## begin READING TEXT

Written by: Jay Oliver, Executive Contributor

Executive Contributors at Brainz Magazine are handpicked and invited to contribute because of their knowledge and valuable insight within their area of expertise.

 

In business (and life), communication, connection, and harmony between people is crucial. And the higher up the pecking order of authority and leadership you go, the more important this gets. How can we effectively lead others and have a successful business if we are hindered in our capacity to commune, connect and relate? And what’s any of this got to do with our past anyway?


Our ability to relate with, and lead others effectively, hinges much more on our past than most people would like to believe. Why? And what exactly do I mean by our past?

When I talk of our past, I’m referring to the exiled or disowned self (sometimes called our shadow self in psychology). What this self represents is everything we don’t want to acknowledge or admit about ourselves.


Everyone has a disowned self in varying degrees, and it holds a monumental key towards optimal leadership and harmonious relationships in the present because whatever we can’t accept about ourselves, we won’t be able to accept about others, and whenever our emotional and judgemental reactivity towards others increases, our leadership capacities and ability to relate, will both invariably wane.


I’ll explain more about how all this interferes with our interactions shortly, but first, let me explain a little more about how this exiled self forms from an early age.


According to Richard Schwartz, the founder of Internal Family systems psychology, we are all born as a system of psychic ‘parts’ or sub-personalities, although some lie dormant during our early lives and are yet to come ‘online’ for lack of a better term. We also have, according to Schwartz (as well as all the world’s great wisdom traditions), an absolute and true self, which serves as both a transcendent & non-empirical reality, and a compassionate and wise leader of this inner system of parts. This self is known practically as ‘the seat of consciousness’ in IFS terms.


When we are young and innocent, we don’t seem to have the capacity to remain in conscious connection with our true selves, and we may even get attacked or criticised for showing its natural expression of curiosity, kindness and compassion, which are always emanating aspects of this primordial essence.


With both the influence of people around us and society, we gradually lose touch with this self and fall into identification with these sub-personalities, which are, in a healthy system, meant to be led by the seat of consciousness (self), rather than taking control themselves.


When this happens, we have less protection for our system of parts (although we don’t realise it at the time). Some of these parts are very vulnerable, sensitive and innocent, and are susceptible to harm through any kind of trauma, abuse or neglect. When this happens, these vulnerable parts get, according to Richard Schwartz and Martha Sweezy, ‘burdened’ with painful feelings and beliefs about themselves and the world, which makes other parts, in the absence of our true self as inner leader, lock them away (in the unconscious mind) for the vulnerable parts own safety and for the safety of the whole system. In other words, they get repressed out of awareness.


So now we haven’t just lost access to our true selves (although it’s still always there in us, albeit obscured through identification), we have also lost access to these young and vulnerable parts that have a broad range of talents, capacities, and qualities. If the part brings a lot of joy for example, we then lose touch with that joy altogether.


The parts that get locked away like this become ‘exiles’ or simply part of our exiled or disowned-self, which is more an accumulation of multiple parts rather than just one split-off personality. The parts that lock these away become ‘protectors’ because their jobs are to keep this vulnerability hidden and safely out of mind.

## end READING TEXT
## begin MATERIAL SUPPLIED

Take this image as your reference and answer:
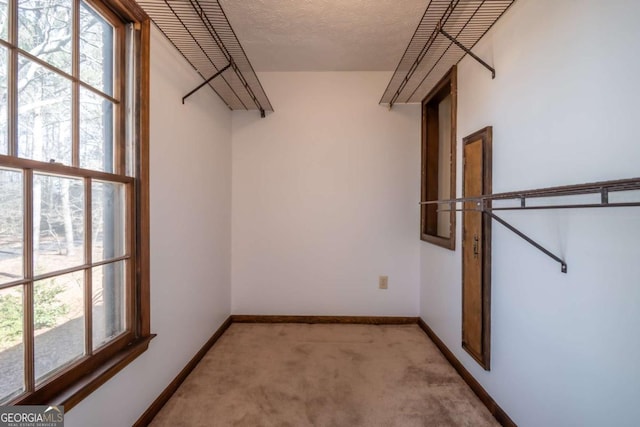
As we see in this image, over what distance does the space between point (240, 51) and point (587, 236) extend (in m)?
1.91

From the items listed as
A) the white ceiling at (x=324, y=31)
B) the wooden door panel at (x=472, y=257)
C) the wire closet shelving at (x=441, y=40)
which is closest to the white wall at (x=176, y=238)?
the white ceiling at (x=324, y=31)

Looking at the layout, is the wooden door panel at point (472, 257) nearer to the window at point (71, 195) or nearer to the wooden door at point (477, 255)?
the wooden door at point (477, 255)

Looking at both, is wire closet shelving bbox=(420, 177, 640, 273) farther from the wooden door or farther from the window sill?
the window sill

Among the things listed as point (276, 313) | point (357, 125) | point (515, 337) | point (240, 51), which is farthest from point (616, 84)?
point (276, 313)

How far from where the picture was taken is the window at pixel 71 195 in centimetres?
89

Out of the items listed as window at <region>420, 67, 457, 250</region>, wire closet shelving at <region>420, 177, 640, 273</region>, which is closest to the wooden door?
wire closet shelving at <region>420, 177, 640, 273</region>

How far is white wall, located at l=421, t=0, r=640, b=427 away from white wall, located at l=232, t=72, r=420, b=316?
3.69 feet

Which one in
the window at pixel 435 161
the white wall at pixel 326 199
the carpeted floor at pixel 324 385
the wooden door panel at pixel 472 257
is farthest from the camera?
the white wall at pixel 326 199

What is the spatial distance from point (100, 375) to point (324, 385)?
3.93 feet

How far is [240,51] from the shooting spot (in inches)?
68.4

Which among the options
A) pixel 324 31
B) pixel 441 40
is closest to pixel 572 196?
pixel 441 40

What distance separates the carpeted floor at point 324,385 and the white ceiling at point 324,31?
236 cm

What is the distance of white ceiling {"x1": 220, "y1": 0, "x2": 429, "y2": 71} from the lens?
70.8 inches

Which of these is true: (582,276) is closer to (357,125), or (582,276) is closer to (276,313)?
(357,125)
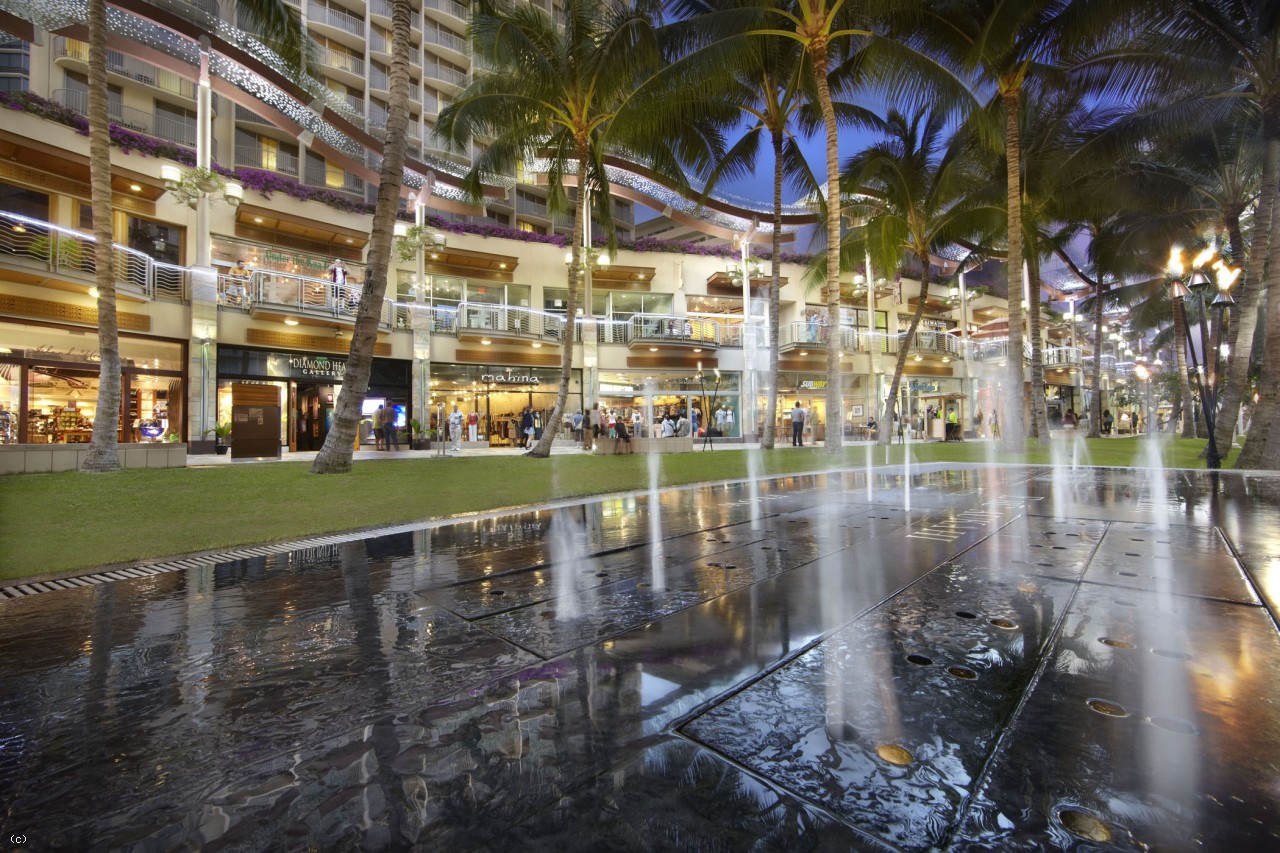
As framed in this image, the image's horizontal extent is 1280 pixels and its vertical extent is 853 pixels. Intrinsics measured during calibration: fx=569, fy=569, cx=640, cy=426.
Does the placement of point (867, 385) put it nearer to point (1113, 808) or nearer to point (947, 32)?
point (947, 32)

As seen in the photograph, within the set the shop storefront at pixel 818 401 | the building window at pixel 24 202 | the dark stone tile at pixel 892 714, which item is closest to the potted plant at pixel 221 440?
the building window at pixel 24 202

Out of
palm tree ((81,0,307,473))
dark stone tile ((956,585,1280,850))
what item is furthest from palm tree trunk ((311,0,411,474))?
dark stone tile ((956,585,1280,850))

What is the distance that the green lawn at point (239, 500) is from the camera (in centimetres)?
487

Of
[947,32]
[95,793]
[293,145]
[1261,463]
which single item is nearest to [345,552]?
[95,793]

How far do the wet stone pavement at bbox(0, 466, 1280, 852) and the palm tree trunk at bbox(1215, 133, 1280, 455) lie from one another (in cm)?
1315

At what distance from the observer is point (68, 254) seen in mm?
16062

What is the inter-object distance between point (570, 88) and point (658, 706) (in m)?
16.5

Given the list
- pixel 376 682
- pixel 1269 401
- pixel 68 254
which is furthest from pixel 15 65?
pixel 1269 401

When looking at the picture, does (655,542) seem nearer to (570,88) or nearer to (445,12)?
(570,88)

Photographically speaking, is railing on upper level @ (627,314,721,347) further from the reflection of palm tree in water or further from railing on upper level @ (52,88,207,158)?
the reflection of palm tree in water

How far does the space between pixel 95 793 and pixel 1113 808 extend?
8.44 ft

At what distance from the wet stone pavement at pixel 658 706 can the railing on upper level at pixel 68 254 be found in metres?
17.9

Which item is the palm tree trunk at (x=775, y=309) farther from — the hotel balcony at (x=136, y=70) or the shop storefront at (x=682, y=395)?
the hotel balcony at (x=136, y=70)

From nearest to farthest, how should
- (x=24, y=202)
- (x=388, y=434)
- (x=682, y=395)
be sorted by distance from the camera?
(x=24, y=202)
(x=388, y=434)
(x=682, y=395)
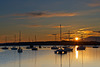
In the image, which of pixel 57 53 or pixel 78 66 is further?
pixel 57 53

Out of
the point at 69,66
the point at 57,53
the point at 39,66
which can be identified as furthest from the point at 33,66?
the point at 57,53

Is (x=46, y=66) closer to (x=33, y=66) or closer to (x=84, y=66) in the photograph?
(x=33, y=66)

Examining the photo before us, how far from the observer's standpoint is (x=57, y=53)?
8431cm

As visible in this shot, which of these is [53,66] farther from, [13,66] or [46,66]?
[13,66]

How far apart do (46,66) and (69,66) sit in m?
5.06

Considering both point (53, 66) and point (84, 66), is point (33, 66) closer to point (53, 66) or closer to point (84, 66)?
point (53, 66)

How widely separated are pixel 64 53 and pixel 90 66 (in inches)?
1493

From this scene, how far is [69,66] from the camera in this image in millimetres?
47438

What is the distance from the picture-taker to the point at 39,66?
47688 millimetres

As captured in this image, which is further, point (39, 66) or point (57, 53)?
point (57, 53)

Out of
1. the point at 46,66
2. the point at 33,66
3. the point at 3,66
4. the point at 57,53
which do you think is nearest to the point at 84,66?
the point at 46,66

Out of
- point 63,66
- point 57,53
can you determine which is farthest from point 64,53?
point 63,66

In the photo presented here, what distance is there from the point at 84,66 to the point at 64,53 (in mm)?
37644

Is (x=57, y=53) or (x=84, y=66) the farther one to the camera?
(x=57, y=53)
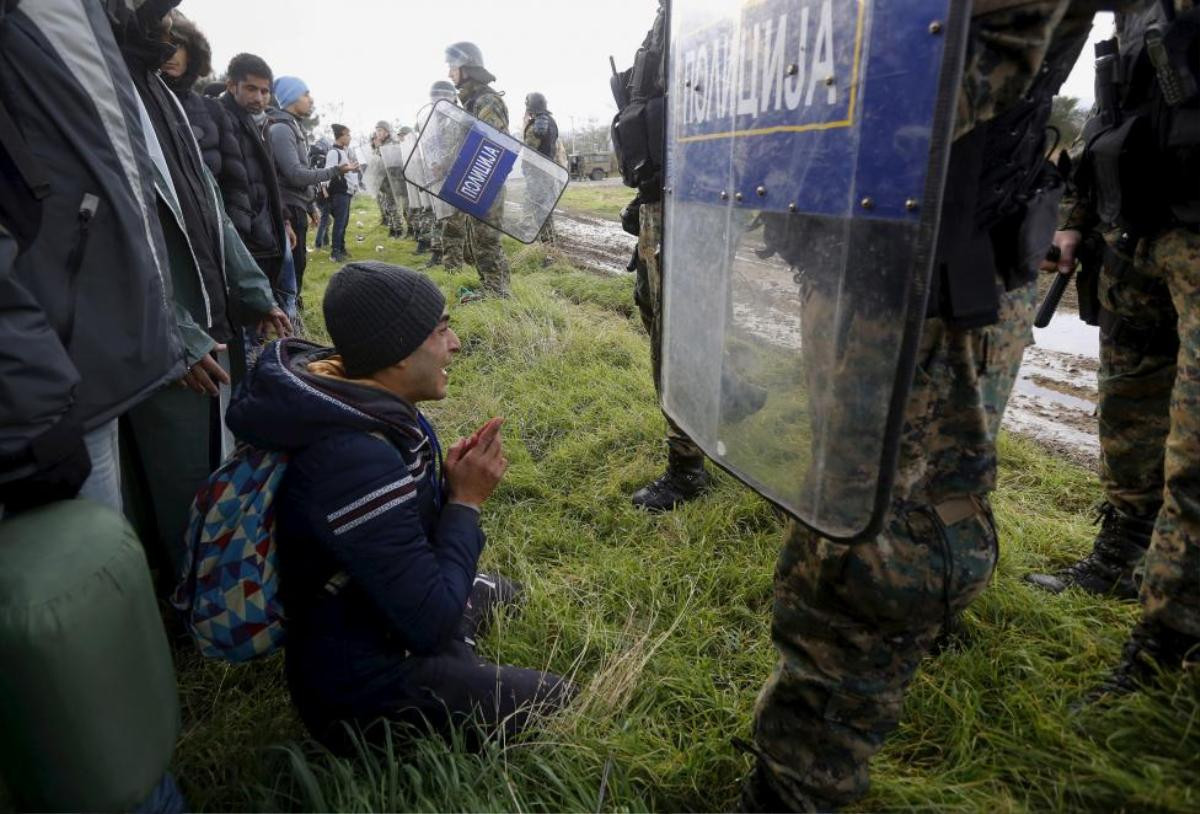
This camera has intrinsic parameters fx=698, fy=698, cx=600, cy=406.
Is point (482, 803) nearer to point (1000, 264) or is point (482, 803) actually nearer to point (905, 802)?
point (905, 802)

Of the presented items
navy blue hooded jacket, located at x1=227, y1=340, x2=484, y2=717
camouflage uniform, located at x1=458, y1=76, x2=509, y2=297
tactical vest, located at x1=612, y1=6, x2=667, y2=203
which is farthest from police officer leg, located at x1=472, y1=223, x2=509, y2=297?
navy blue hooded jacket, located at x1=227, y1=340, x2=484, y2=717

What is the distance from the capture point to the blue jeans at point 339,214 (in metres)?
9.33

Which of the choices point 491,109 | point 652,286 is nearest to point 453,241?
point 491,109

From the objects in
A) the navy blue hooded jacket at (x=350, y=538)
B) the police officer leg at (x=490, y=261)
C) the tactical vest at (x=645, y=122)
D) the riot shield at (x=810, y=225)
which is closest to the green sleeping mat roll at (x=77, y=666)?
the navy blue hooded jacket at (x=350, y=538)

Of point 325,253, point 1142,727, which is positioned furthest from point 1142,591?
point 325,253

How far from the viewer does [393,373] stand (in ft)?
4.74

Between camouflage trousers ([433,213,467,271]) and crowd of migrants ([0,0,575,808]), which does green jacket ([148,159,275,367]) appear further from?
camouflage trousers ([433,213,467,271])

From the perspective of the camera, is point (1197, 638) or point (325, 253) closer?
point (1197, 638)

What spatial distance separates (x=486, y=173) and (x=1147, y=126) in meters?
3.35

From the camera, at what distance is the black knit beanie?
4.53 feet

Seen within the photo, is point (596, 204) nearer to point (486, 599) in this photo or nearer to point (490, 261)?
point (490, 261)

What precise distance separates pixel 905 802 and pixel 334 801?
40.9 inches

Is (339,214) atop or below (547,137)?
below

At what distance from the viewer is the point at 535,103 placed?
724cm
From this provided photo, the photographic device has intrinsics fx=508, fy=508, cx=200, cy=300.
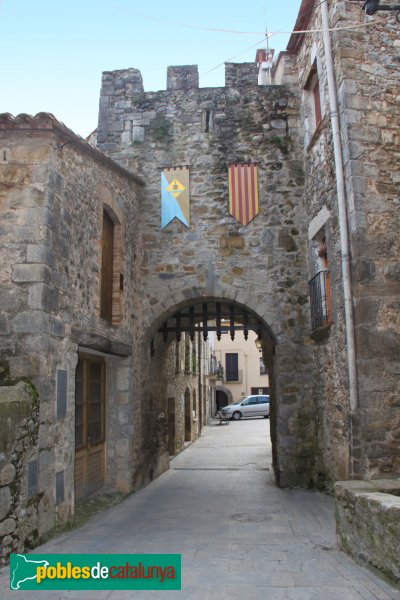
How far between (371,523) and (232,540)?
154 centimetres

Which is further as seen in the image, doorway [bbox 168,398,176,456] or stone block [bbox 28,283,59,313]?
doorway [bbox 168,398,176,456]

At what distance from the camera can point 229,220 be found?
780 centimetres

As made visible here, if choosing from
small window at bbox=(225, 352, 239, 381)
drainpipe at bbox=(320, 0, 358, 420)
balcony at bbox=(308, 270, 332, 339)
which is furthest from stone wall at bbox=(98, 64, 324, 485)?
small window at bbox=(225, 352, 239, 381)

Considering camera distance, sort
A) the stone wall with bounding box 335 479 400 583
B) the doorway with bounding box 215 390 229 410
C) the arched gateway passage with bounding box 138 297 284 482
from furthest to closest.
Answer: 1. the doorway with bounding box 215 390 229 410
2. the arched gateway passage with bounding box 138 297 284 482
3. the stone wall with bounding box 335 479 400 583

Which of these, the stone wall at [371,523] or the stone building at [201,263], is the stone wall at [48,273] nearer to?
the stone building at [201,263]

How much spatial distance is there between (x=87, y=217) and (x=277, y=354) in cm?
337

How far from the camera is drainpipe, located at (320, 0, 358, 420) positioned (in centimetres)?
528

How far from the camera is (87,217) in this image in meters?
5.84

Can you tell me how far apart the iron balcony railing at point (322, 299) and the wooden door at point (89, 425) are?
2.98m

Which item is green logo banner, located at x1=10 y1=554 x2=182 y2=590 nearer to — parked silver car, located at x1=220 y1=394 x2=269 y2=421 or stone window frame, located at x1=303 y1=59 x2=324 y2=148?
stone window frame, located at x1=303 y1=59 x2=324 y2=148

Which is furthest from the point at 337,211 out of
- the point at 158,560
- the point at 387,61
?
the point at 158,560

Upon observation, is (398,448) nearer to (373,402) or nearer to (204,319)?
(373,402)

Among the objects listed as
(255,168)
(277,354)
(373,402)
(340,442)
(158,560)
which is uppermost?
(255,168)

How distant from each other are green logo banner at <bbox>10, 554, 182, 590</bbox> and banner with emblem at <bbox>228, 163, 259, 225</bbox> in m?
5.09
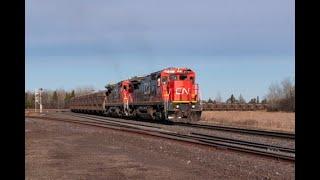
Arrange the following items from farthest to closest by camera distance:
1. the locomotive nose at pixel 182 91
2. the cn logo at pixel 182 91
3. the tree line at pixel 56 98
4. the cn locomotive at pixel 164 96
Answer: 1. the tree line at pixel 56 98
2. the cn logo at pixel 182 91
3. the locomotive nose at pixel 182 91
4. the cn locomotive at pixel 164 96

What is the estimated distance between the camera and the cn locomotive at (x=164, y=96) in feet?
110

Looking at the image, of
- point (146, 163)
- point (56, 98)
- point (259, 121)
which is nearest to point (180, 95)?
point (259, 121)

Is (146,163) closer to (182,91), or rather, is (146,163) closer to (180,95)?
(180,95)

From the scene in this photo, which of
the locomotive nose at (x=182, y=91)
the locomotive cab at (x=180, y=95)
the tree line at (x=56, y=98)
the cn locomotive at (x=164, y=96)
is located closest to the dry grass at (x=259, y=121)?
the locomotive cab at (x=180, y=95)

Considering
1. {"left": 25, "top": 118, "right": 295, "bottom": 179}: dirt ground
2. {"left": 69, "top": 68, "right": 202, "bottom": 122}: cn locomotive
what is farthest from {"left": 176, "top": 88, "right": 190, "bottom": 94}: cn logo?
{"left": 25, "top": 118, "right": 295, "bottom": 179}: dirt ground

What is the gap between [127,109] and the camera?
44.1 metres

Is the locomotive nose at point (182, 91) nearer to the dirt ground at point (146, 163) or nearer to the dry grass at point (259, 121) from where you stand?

## end MATERIAL SUPPLIED

→ REQUESTS:
1. Please list every quality that the article on the disowned self names as a natural expression of the true self.
2. Carry on the article on the disowned self from its last sentence.

→ IN RESPONSE:
1. curiosity, kindness, compassion

2.
And so on it goes, through life exiling and exiling, until we have, in most cases, a fairly tense, delicate and constrained system of unease governed by protectors rather than our true selves.


The parts that we mostly identify with from then on are these protectors. We think of them as ‘me.’ These parts, just like exiled parts, also get burdened with beliefs and emotions that constrain the inner and outer systems of which we are embedded.


Let me give you an example.


If we got made fun of at school and the stimulus was strong enough or happened often enough, the sensitive parts of our inner system could have felt overwhelmingly humiliated and for the parts own protection and for the protection of the rest of the inner system, would have ended up getting exiled out of awareness and they would become frozen in time (at the time of the event) and burdened with the feeling of humiliation and more than likely a belief of being unlovable or something similar.


The protectors, who now mostly run the show for the conscious mind, could then become burdened with the beliefs that we have unacceptable vulnerability inside of us, and that people can’t be trusted anymore because other people are out to humiliate us. If this wasn’t enough, their new constraining roles as guardians of this inner storehouse of wounds (that they now continue to desperately prevent from being exposed) is even more burdensome!


Now, when I say that this exiled self is everything that we don’t want to admit about ourselves, I am talking about our protectors that we have become overly identified with. Our true self has no problem accepting (and healing) vulnerability, no matter how extreme those parts are in their feeling states, but the problem is that, in most cases, we have temporarily obscured our true self from ourselves via takeover of these protector parts.


These protectors are motivated by fear; fear of keeping vulnerability (and anything they deem unacceptable) at bay. They cannot, within themselves, heal and redeem these exiled parts. They can only suppress, control, deny, distract from, numb, or distort, never face, reintegrate and/ or heal.


Now, if we haven’t made peace with, and reclaimed our past (in the form of exiled parts), which also means rediscovering and abiding as our true self, the only element capable of taking care of those disowned parts to who we are that past will continue to distort, hinder & constrain our ability to perceive and to act in the present, and we (as protectors) will be motivated by fear rather than by love, which, quoting the Dalai Lama, “Is the absence of judgement” and, put simply, is the very foundation for all stable & healthy relationships, whether they are brief ones or not.


Protectors are not capable of this (true) love, as they always have an agenda of keeping vulnerability out of mind, and therefore have a script of judgement of what is acceptable and what is not. They are ‘conditional lovers’ at best. Only the true self can relinquish judgement and fear, or rather, is already free of it. Only the true self knows unconditional love, both inside and out.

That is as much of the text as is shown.